Currently I keep track of what is bound to every resource/shader/render target slots using arrays and before binding a new resource I check if it's already in the array
I used to use this method (
my 'device' class would cache all states), but have ended up changing it quite a lot.
I group my state-changes into logical groups (
e.g. a "material" group might set some cbuffers, some textures and a blend-mode). Each type of render-state is allocated a bit in a bit-field (
states with multiple slots get multiple bits), e.g. when designing the bitfield:
StateName NumBits
VertexStreams, 1
ShaderPrograms, 1
DepthStencil, 1
PsConstantBuffer, 14
PsTexture, 16
Each group of state-changes (aka state-group) can then have a mask indicating which states it's going to set.
Each "render-item" then contains a draw-call and a collection of state-groups. I run a sorting function over a collection of render-items to get an appropriate order (
e.g. back-to-front for a transparent pass, or sort by expensive states for an regular pass, etc), but this sorting step is decoupled/optional.
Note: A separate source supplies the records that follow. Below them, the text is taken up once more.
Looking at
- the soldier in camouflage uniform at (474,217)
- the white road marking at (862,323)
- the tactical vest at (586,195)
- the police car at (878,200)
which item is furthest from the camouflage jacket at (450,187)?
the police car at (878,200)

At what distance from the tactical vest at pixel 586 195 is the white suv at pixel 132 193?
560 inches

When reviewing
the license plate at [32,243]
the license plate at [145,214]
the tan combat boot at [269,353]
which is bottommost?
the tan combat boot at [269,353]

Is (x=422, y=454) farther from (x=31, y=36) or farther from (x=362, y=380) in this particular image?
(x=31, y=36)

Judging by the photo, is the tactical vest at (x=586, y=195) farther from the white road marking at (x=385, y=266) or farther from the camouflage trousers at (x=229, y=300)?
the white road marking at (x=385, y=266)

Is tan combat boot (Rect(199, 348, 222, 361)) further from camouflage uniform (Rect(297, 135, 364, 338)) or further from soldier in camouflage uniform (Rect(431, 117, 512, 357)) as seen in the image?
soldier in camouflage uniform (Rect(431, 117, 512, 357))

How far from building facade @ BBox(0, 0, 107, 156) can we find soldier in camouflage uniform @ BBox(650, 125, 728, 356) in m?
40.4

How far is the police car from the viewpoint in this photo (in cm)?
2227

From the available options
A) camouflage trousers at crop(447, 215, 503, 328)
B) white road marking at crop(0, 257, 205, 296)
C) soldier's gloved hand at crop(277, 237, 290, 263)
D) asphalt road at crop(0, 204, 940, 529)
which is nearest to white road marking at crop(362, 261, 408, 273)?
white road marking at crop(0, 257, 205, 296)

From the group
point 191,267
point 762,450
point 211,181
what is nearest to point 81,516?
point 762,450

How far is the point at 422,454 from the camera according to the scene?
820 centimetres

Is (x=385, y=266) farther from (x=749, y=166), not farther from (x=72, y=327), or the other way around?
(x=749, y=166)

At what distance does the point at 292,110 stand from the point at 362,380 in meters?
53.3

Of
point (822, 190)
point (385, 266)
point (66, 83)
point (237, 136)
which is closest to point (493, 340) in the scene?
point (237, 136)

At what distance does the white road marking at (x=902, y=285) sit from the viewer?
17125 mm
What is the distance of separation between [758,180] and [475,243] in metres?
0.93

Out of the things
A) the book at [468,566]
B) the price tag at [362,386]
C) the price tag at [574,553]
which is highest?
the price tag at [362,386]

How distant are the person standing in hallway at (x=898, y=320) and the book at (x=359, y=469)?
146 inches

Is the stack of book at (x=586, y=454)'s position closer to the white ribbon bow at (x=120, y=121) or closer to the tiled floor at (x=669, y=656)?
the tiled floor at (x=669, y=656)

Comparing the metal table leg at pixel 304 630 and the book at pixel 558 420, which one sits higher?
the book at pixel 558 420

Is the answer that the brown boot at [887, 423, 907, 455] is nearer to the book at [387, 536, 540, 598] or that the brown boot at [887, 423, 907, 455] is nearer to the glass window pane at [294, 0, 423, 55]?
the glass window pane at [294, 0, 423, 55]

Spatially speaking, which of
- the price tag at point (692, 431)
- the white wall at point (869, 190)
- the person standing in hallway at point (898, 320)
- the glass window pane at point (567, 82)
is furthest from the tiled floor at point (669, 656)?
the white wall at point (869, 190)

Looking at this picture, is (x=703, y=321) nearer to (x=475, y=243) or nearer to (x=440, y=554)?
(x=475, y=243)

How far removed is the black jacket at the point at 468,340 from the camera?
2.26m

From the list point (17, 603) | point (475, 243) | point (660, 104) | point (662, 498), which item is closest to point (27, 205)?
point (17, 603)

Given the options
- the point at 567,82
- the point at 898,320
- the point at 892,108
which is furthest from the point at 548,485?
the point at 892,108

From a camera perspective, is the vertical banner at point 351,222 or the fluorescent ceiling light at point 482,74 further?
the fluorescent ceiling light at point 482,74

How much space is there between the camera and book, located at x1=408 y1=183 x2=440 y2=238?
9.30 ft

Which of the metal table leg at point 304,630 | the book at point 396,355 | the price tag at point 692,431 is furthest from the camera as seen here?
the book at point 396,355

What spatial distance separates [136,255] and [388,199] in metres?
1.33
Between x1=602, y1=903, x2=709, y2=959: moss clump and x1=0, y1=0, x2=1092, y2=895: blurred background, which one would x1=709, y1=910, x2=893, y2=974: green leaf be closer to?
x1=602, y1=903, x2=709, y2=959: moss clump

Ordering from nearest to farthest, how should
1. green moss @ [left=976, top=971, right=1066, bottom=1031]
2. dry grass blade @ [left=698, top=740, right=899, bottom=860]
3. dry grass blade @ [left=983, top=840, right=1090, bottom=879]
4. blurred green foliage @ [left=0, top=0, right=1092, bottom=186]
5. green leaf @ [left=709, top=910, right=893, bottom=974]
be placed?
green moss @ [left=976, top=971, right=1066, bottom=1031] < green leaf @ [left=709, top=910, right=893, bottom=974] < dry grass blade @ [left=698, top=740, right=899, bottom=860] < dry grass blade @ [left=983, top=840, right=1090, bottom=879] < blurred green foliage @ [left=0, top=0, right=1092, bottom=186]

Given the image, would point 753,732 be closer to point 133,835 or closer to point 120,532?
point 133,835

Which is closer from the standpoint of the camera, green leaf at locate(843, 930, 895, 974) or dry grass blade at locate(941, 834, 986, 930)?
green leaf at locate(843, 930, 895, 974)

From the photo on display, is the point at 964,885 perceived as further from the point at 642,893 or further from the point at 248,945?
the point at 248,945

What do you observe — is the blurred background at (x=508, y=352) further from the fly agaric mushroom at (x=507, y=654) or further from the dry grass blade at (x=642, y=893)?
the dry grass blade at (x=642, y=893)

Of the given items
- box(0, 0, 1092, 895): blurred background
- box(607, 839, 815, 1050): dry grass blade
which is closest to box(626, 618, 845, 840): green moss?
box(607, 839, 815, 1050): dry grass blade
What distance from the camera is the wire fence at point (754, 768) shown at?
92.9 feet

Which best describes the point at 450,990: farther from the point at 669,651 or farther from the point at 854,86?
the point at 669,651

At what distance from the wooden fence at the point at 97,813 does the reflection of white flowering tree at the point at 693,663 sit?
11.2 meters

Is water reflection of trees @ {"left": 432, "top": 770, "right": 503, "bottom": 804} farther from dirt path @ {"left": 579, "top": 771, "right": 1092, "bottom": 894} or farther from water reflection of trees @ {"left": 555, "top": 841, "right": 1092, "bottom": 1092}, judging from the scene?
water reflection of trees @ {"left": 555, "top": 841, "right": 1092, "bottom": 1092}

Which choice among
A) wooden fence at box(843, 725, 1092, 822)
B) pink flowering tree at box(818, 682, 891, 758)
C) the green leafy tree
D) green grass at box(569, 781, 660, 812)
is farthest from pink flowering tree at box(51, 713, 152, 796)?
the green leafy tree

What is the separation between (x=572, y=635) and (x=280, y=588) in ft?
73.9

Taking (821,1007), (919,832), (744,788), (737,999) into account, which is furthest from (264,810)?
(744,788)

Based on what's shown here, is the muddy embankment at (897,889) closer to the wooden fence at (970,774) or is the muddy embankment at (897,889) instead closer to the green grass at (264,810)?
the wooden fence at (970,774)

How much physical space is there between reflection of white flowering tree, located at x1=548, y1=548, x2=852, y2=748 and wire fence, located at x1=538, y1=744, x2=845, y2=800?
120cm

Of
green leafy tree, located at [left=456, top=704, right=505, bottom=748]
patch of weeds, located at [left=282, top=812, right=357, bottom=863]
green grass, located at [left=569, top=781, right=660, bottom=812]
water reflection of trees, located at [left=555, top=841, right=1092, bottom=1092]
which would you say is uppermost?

When submitting a collection of render-items, I
do initialize a 'state cache' to track which states I've set as I go (
e.g. [font=courier new,courier,monospace]State* stateCache[numStates] = {};[/font]), but it's just a local variable, not a persistent cache. I also have another array that contains 'default' values for all states, which are used if a render-item's state-group doesn't contain a value for a specific state (
this is provided as a 'default' state-group for the current pass). This completely changes the abstraction of the device being a state-machine (
i.e. if you don't change a state, it's got whatever value the last user left it in) and instead makes all states explicit and deterministic (
i.e. it doesn't matter who used the device before you), which I think is an important feature for a rendering API.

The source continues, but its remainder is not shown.